Using the information:
1 – In the account of the online relationship, how old was the writer when they met the man?
2 – From the account of the online relationship, write out everything from "I met him on" down to "a complete stranger.".
3 – Write what comes next in the account of the online relationship, picking up after its final sentence.

Document section:
☆ ☆ ☆

I met him on a Christian blog. I discovered my spiritual side wanted to learn more about the Christian faith. He sent me a friend request, and I accepted it. I invited this man into my life because I thought that he was a fellow Christian with good intentions. Being 19 at the time, with many problems in my personal life, I realize that I was also naive. I did not think about the repercussions of pouring out my heart to a complete stranger.

Not long after we had met, he started to tell me that he loved me. Soon after, I gave him my phone number. I thought that I could trust him, and I gave him my address. Over time, he would send me gifts: candy, clothes, money, and other things. He told me that I was the only one, different from the other girls that he met. He made me feel loved, in his eyes I was perfect.

The more we got to know each other, the more serious we got. Since the relationship was long distance, we kept in touch with each as much as possible, maybe a little bit too much. We would literally stay on the phone with each other for hours. What I thought was a sign of care was nothing more than his way of control. If I did not return his phone calls, he would text me constantly. When ever we got into an argument, and I would ignore him, he would threaten to commit suicide.

Months into the relationship, I noticed that things were beginning to take a turn for the worse, but since I was going through a tough time in my life, and I needed someone to turn to, I chose to ignore the signs. A began to notice his jealousy, especially after I would tell him about my male friends. He punished for my honesty when I was only trying to establish trust. He started degrading me and calling me names. I thought that this was normal and forgave him after. He then started to send me pictures of himself, some sexual in nature. I was uncomfortable with this, but I did not tell him. I thought that sex would bring us closer since we were so far apart.

After seven months of communicating by phone, email, and text, I took a bus to meet him in Mississippi. I was scared, but felt that this would show how much I really wanted this relationship to turn out. When I saw him for the first time, I felt numb. I didn’t feel attracted to him, but did my best to make him feel loved. When I got to his house, I was nervous. His mom didn’t know I was there and I didn’t know anyone. We ended up having sex that first night. I didn’t enjoy it, but I felt like this would make everything official.

☆ ☆ ☆

(Scene geometry reasoning data)
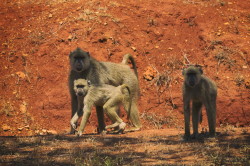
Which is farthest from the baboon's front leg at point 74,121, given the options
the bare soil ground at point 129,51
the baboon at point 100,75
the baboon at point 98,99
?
the bare soil ground at point 129,51

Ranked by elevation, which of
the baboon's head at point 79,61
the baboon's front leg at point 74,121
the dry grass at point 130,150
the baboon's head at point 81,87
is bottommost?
the dry grass at point 130,150

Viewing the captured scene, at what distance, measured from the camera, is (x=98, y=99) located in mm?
9359

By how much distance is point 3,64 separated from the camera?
46.1 ft

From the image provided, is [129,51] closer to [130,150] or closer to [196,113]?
[196,113]

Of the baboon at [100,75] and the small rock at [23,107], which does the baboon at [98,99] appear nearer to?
the baboon at [100,75]

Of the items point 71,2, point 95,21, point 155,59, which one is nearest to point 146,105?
point 155,59

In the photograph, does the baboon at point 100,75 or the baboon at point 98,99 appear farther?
the baboon at point 100,75

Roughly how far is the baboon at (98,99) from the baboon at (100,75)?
0.27 meters

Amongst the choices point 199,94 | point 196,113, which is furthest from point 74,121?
point 199,94

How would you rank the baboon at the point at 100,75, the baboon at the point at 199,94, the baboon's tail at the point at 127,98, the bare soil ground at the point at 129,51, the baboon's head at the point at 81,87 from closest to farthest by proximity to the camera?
Answer: the baboon at the point at 199,94 < the baboon's head at the point at 81,87 < the baboon at the point at 100,75 < the baboon's tail at the point at 127,98 < the bare soil ground at the point at 129,51

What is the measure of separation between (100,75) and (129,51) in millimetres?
4759

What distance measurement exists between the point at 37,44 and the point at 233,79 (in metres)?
7.49

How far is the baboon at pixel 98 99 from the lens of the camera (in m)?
9.19

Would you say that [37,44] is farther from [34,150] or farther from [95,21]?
[34,150]
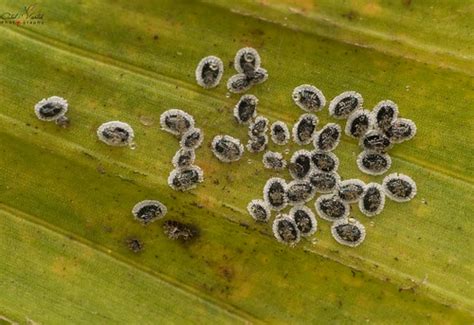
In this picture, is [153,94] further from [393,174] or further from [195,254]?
[393,174]

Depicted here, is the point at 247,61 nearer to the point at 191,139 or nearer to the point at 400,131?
the point at 191,139

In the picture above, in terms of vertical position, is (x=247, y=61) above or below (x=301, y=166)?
above

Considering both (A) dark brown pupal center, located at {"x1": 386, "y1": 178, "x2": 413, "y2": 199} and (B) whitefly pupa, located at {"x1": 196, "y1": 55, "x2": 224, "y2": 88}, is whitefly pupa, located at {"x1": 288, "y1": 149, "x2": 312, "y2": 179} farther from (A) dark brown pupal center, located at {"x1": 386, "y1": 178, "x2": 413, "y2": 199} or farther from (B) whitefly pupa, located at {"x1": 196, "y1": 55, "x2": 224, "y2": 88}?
(B) whitefly pupa, located at {"x1": 196, "y1": 55, "x2": 224, "y2": 88}

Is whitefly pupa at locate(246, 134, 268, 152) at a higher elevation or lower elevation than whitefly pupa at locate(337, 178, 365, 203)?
higher

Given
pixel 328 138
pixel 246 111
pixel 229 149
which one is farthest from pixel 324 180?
pixel 246 111
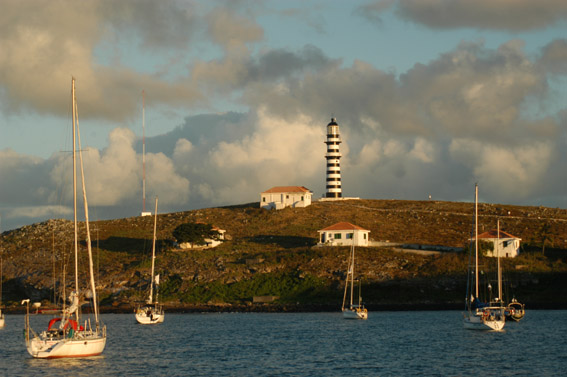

☆ ☆ ☆

Exercise responses:
1 – 19

2 –
I met him on a Christian blog. I discovered my spiritual side wanted to learn more about the Christian faith. He sent me a friend request, and I accepted it. I invited this man into my life because I thought that he was a fellow Christian with good intentions. Being 19 at the time, with many problems in my personal life, I realize that I was also naive. I did not think about the repercussions of pouring out my heart to a complete stranger.

3 –
After two weeks, I returned home. I moved out of my parents house and stayed with my grandparents. We continued to stay in touch and we told each other how we wish that we could be together. One day, after an argument with his mother, he decided that he wanted to leave home. He wanted to come live with me even after I told him that I was not ready. He left anyway. I was scared at the fact that this man would come to my home even after I said no. I was worried about what my family would think.

When he got to South Carolina, I met him at the hotel to help him settle. I began to feel responsible for his homelessness and I stayed at the hotel with him. When he ran out of money, he asked if he could stay with me. As worried as I was, I let him.

Since that day, my life has never been the same. I live with a predator. He’s a completely different man from the man that I thought I knew. He accuses me of sleeping around. He’s looked through my phones, and even broken them. He destroys things that have value to me.

I’ve been sexually abused by this man. He touches me inappropriately without my permission. I’ve been physically abused: punched, kicked, slapped, bruised. I’ve called the police on him three times. He’s been arrested once.

I became pregnant by this man. The abuse did not stop after I got pregnant. After my baby was born, he started to isolate himself from me even more.

I wanted to share this story because I wanted to let any one who has been abused know that you can heal. I had to get on my knees and pray for healing. I accepted Jesus Christ into my life so that I could be saved. I know that Jesus loves me, and you, no matter what anyone else says. When we know that we are loved, we begin to love ourselves: then we can heal.